§ **Passage**:
----------

Chesnutt and despair

"The Wife of His Youth" saddens me. Chesnutt, in the works we've read, have all brought strong and conflicting emotions out of me. But the most common emotion is an everpresent sadness, bordering on despair, an undercurrent I feel throughout the works we've read. But "The Wife of His Youth" affects me the most. First of all, the "Blue Vein" society is a rather sad organization. It is a society of outsiders. They know enough that they won't want to be black. That's not a mystery or too surprising.

What is most sad and frustrating is their intense shame and unfulfilled desire to be accepted by white people. The result is that mulattoes, and really most people of mixed racial heritage that live in a post-slavery or post-colonial society, live in a zone between the world of the black and the white. They are living spaces of liminality. Their very ambiguity and in-betweenness leaves them room for creativity and adaptation. This may be part of a reason why so many very influential artists of the late 19th and early 20th century were mulatto. But this very in betweenness is also what alienates them so totally. And this alienation is incredibly sad to me. Either, as a mulatto, you are trying to "pass" or you are "choosing" to ally yourself with blacks. It's an incredibly frustrating state that combines all of the greatest psycho-emotional problems that arise in a racist society: self hatred, alienation, isolation, and despair. Chesnutt captures these feelings wonderfully in the "Wife of His Youth". Especially the final scene where Mr. Ryder's wife first approaches him and tells her story. It is a searingly painful scene, and it ends on such an ambiguous and sad note. It is an awful reminder of the strength of so many black people who survived the horror that was slavery and of their devotion and strength after slavery to try and make something of their hard lives. Even the ending of the story where Ryder acknowledges his wife and introduces her to the Blue Veins, I can feel nothing but sadness that it took so long for her to find him and that she had to live so hard for so long.

----------

§ **Exercises**:
A: Put this sentence from the Chesnutt post into Spanish: "And this alienation is incredibly sad to me."
B: Shorten the paragraph of the Chesnutt post that opens with "\"The Wife of His Youth\" saddens me", keeping its main facts.
C: In the Chesnutt post, write out the words from "Chesnutt and despair" to "or too surprising.".
Use only the post on Chesnutt to respond.

----------

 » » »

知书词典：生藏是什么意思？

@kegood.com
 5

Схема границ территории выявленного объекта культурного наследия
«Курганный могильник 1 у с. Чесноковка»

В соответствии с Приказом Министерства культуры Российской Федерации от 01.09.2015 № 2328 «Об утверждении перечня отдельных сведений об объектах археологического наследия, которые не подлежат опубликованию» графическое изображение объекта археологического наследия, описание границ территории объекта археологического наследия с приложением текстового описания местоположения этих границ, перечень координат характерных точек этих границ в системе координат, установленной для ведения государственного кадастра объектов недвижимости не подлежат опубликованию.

----------

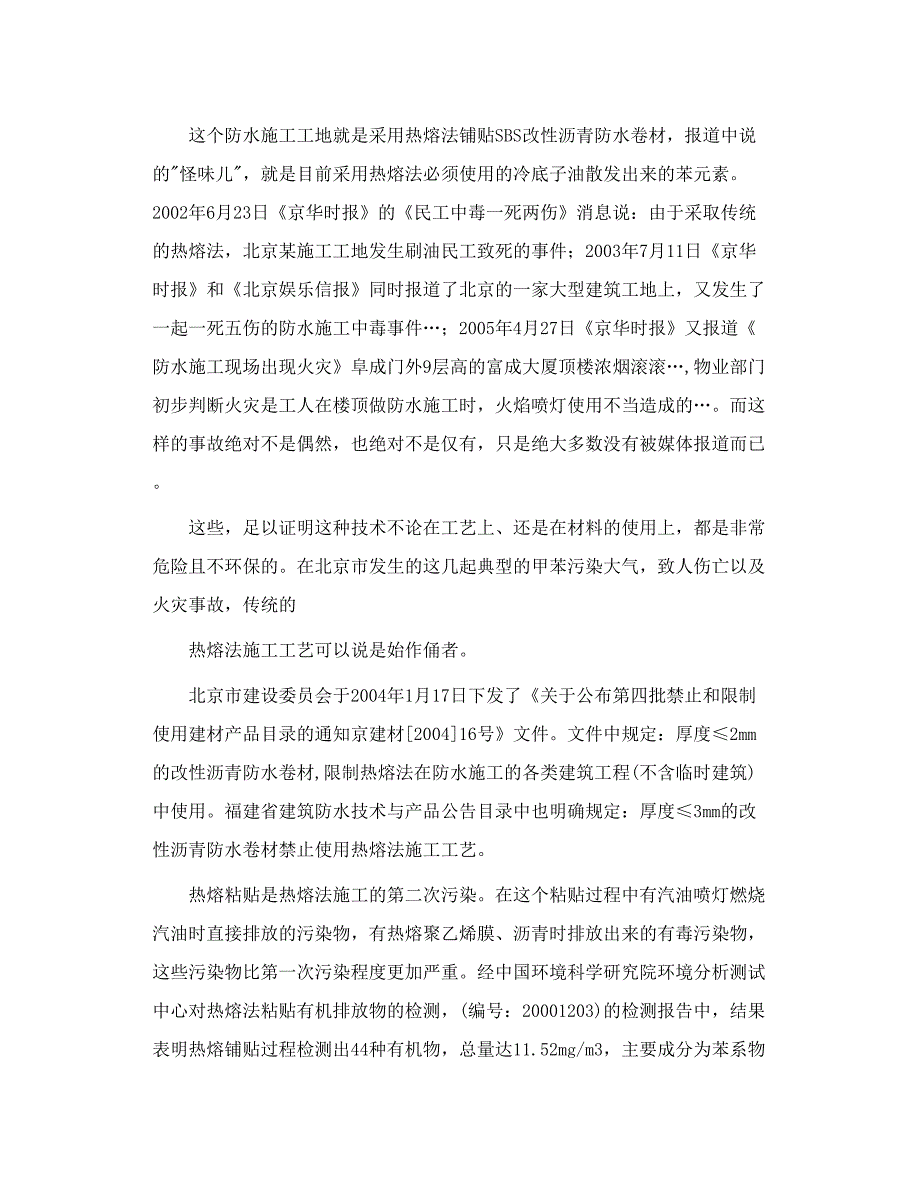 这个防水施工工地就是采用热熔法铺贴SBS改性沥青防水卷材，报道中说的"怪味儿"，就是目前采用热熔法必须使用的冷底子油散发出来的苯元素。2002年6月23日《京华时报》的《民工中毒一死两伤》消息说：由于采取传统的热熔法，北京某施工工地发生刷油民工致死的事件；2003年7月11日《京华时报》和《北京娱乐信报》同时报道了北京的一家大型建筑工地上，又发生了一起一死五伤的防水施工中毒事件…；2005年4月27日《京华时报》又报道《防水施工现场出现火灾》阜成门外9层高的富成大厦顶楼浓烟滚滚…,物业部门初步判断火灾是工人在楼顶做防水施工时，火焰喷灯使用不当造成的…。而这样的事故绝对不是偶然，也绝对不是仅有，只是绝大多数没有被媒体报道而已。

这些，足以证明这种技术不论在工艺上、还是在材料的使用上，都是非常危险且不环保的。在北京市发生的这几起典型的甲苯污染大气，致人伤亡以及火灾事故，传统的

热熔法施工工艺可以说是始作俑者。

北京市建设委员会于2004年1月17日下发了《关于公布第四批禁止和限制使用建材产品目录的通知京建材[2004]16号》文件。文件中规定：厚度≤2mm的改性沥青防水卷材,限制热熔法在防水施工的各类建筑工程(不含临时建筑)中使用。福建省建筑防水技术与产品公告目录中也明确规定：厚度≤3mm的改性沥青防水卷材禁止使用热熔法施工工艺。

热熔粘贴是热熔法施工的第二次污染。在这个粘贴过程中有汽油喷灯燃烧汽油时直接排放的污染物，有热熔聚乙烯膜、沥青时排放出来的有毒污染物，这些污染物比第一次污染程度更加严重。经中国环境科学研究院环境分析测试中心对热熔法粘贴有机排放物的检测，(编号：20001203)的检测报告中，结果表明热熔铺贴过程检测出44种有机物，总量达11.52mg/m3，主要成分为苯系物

----------

§ **Solution list**:
A: Y esta alienación me resulta increíblemente triste.

B: Of the Chesnutt works read, "The Wife of His Youth" affects the writer most. All of them stir strong, conflicting feelings, above all a constant sadness bordering on despair. The "Blue Vein" society is itself a sad organization. It is a society of outsiders who know enough that they won't want to be black, which is neither a mystery nor very surprising.

C:
Chesnutt and despair

"The Wife of His Youth" saddens me. Chesnutt, in the works we've read, have all brought strong and conflicting emotions out of me. But the most common emotion is an everpresent sadness, bordering on despair, an undercurrent I feel throughout the works we've read. But "The Wife of His Youth" affects me the most. First of all, the "Blue Vein" society is a rather sad organization. It is a society of outsiders. They know enough that they won't want to be black. That's not a mystery or too surprising.